The 3-dimensional (3D) OCT reconstructions shown by Ohno et al. might call for a different interpretation because the “elongated” scaffold (Figure 1D) actually looks partially longitudinally compressed, also when compared with the “normal” scaffold (Figure 1H). Further, the struts of the BVS in Figure 1D in both ends seem affected by fracture, motion artifacts, or an oblique imaging wire position. To rule out catheter motion artifacts as the explanation of potential scaffold compression or elongation, it is advisable to compare 3D OCT reconstructions of at least 2 subsequent pullbacks of the same section.

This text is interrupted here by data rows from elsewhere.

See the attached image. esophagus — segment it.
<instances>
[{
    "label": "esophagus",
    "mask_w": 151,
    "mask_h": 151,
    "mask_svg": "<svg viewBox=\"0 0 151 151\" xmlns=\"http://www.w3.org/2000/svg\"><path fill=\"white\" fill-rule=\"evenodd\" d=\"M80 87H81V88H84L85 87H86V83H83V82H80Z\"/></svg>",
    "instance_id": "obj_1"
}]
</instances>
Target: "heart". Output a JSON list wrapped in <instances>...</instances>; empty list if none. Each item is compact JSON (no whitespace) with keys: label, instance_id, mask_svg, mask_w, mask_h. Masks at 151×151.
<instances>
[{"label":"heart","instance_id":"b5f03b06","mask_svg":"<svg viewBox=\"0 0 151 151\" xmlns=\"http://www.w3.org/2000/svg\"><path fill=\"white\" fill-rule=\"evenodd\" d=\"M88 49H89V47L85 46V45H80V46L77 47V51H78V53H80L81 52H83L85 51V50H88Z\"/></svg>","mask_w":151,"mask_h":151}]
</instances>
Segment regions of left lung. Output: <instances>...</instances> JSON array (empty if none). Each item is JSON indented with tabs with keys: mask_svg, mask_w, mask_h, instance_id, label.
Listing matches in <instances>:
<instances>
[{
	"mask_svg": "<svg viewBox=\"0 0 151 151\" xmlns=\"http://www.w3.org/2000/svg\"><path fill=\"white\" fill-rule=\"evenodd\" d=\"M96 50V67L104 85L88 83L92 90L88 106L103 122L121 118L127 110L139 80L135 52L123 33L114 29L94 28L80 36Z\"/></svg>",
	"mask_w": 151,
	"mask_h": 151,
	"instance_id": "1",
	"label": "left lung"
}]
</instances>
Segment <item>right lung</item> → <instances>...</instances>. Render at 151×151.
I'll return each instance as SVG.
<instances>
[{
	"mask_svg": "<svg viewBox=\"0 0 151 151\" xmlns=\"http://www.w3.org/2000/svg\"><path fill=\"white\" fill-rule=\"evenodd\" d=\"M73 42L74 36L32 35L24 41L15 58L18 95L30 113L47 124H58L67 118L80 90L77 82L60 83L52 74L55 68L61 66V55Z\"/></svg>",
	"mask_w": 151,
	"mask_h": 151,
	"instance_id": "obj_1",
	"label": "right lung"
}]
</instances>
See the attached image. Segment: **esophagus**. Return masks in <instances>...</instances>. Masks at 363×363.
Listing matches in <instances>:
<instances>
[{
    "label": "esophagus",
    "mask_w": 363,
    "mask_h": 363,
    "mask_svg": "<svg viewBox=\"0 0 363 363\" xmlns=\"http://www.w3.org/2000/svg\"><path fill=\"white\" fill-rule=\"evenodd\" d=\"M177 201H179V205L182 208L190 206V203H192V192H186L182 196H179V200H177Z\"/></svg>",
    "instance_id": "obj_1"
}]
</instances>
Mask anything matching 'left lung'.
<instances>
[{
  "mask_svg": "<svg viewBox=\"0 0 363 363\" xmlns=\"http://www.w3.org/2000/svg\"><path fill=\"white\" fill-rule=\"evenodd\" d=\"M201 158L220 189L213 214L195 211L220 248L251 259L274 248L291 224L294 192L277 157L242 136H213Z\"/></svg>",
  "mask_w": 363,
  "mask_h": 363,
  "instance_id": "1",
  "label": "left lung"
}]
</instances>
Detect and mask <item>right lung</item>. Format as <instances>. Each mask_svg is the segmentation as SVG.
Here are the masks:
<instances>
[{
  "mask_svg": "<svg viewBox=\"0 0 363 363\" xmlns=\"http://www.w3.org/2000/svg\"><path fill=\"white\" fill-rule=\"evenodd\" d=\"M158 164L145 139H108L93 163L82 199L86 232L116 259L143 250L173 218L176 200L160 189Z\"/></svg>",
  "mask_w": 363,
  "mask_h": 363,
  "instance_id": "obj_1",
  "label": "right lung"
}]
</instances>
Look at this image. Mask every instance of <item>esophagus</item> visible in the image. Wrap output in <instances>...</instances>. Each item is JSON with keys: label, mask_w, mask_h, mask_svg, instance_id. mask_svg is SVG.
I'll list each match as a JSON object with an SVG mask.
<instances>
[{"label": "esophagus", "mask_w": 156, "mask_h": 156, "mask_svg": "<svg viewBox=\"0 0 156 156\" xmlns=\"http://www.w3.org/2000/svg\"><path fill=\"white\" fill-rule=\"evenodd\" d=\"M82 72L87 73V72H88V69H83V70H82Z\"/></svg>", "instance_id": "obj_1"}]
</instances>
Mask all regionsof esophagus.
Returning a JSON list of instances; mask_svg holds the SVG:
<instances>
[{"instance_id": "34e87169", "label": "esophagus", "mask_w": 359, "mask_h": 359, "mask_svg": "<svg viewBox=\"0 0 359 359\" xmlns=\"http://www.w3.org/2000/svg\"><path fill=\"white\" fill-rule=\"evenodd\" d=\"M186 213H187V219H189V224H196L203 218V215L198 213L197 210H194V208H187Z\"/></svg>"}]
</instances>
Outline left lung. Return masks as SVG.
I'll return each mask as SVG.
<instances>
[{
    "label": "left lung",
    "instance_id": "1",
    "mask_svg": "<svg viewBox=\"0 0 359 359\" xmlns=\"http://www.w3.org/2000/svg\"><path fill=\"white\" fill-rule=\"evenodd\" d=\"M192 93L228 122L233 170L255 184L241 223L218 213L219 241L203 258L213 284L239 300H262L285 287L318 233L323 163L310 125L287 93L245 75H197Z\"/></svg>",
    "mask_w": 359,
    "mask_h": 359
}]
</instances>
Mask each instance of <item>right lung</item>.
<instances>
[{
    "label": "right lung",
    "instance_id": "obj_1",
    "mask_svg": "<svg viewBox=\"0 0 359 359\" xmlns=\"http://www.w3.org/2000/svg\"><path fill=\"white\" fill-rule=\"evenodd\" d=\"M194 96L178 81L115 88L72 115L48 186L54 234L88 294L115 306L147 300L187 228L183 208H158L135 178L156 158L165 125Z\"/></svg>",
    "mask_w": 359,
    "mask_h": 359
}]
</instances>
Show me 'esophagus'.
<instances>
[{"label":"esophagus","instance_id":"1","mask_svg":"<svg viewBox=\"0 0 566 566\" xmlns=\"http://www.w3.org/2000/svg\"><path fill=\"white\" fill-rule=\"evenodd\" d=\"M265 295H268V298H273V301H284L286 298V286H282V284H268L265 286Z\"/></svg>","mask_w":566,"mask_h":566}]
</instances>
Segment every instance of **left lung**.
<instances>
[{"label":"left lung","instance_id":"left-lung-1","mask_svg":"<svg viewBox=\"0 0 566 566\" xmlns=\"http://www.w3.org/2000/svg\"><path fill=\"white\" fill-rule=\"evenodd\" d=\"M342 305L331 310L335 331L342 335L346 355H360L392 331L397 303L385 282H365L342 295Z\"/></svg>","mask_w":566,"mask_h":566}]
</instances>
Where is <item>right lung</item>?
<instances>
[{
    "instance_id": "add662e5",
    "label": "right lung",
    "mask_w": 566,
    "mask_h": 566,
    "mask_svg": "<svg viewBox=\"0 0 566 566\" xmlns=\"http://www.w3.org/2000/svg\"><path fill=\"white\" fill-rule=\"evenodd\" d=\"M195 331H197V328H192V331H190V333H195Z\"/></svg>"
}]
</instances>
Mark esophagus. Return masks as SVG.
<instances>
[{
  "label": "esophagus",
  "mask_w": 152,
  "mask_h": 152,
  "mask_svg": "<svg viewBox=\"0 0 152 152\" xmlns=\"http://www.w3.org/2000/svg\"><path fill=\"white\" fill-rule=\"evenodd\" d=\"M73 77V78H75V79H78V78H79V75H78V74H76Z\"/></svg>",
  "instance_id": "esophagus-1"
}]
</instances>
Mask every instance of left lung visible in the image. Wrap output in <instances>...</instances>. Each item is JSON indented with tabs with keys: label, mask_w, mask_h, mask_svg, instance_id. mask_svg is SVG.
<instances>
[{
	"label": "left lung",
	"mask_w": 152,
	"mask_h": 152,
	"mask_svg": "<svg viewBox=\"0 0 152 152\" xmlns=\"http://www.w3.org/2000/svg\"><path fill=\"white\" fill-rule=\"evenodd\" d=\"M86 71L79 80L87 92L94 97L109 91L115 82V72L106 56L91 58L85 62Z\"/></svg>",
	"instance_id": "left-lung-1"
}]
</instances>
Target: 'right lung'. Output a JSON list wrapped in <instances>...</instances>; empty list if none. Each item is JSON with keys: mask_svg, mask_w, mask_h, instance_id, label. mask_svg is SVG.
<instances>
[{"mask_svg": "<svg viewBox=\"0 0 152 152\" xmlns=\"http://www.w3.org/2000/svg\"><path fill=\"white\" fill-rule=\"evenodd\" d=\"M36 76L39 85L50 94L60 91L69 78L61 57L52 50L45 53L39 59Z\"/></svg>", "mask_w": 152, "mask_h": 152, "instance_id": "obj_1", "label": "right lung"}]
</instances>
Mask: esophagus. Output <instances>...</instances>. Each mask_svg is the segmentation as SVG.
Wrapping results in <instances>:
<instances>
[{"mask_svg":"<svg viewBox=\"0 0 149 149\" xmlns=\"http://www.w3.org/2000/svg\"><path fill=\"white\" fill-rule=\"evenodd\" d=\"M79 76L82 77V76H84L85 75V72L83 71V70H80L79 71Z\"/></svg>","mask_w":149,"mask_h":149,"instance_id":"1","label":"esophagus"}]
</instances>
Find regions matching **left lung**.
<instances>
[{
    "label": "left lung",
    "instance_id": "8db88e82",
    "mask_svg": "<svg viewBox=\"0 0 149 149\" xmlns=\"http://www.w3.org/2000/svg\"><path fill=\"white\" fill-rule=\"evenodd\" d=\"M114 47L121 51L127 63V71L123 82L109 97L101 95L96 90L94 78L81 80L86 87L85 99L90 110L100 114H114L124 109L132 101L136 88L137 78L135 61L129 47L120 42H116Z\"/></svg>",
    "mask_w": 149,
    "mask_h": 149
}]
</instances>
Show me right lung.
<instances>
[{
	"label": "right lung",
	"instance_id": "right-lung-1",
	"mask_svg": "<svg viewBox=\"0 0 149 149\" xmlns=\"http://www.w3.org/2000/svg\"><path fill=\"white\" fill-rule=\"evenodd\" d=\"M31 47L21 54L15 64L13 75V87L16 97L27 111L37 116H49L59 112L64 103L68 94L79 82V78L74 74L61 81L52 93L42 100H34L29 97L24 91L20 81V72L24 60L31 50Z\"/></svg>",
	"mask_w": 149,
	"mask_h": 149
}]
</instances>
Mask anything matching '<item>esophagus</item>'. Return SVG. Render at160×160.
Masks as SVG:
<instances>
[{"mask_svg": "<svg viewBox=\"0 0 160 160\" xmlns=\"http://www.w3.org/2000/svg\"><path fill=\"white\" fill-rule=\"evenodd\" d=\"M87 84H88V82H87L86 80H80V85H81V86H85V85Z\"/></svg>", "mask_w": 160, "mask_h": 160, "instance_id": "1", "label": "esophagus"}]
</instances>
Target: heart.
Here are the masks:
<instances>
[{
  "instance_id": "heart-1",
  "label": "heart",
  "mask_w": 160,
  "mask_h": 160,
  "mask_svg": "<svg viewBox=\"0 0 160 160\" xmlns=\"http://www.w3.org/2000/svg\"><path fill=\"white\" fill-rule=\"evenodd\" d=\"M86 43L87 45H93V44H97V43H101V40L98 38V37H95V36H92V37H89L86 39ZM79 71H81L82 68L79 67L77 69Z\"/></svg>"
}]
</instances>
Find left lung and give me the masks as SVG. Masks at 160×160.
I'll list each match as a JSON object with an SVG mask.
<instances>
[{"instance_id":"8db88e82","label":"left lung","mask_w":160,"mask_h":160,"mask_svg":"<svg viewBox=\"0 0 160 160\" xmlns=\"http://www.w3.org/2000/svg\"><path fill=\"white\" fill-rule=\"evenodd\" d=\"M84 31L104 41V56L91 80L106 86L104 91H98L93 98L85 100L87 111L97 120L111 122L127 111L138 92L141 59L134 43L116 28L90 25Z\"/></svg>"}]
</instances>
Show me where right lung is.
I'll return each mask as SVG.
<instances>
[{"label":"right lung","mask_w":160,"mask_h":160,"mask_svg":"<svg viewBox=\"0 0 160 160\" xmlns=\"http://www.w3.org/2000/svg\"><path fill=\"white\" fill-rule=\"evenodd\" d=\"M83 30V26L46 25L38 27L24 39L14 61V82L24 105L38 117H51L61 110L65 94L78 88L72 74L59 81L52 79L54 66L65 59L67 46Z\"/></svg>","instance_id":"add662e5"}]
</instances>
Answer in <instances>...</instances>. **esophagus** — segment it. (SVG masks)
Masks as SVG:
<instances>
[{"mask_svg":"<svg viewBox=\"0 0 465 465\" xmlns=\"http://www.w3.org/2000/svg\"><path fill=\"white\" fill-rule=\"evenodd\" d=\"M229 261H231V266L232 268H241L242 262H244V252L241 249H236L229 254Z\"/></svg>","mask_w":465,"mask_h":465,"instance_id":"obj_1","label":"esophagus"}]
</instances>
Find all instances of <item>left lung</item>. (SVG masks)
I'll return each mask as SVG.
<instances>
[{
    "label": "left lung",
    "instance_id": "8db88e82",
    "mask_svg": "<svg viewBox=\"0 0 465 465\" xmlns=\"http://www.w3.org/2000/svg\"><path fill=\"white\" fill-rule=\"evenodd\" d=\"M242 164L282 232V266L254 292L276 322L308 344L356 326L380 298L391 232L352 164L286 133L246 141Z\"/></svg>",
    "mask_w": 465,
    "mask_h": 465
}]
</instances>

The reported finding of differences in strut thickness may call for a more systematic workup because a mean strut thickness reduction of 15 μm (9.6%) by the suggested length increase of 2.6 mm (14.4%) is questionable. When deployed, the scaffold adapts to the vessel wall by changing angulations within the sinusoidal hoops and connectors, and because the hoops in Figure 1D are not straightened fully by dilation or drag from the connectors, a substantial reduction in thickness due to elongation of the scaffold is unlikely. If the reduction in strut thickness is real, struts in the hoops might have been stretched locally by the higher deployment pressure, but this is still uncertain because the hoops are not fully extended in the 3D reconstruction. Although not previously reported, struts might also have been squeezed by the higher deployment pressure, but subtle production differences between the 2 sizes of the ABSORB scaffold might also have caused a potential difference in strut thickness. However, explanations may also include methodological limitations in measuring strut thickness by OCT as this is not a simple task.
Please note: Lene Nyhus Andreasen has received a travel grant from St. Jude Medical. Ida Riise Balleby has received travel grants from St. Jude Medical and Abbott. Dr. Holm has received speaker honoraria and institutional research grants from St. Jude Medical and Terumo; and an institutional research grant from Abbott.